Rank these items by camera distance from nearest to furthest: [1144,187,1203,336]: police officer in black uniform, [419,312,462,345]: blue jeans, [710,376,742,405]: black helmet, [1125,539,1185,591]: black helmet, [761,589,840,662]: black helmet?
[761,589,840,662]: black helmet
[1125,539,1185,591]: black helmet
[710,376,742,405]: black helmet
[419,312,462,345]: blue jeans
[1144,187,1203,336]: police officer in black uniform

———

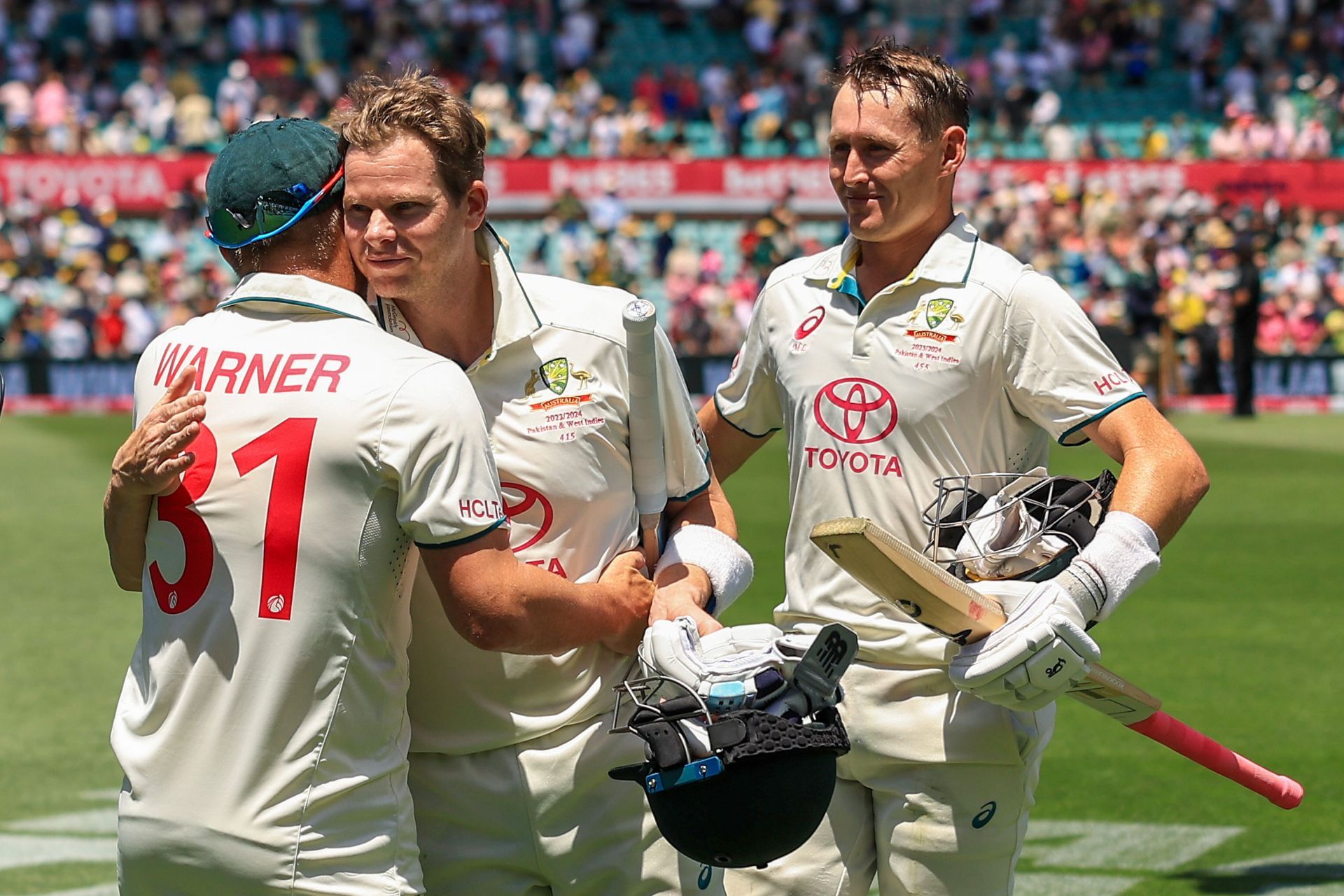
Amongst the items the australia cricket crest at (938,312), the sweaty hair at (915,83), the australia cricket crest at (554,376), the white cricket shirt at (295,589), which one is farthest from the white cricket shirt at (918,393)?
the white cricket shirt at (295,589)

———

◆ **Objective**: Find every line in the material above that contains the word "blue", and copy each of those lines in full.

◆ **Exercise result**:
Rank these items by camera distance from nearest to furthest: [1144,187,1203,336]: police officer in black uniform, [419,312,462,345]: blue jeans, [710,376,742,405]: black helmet, [1125,539,1185,591]: black helmet, [761,589,840,662]: black helmet?
[419,312,462,345]: blue jeans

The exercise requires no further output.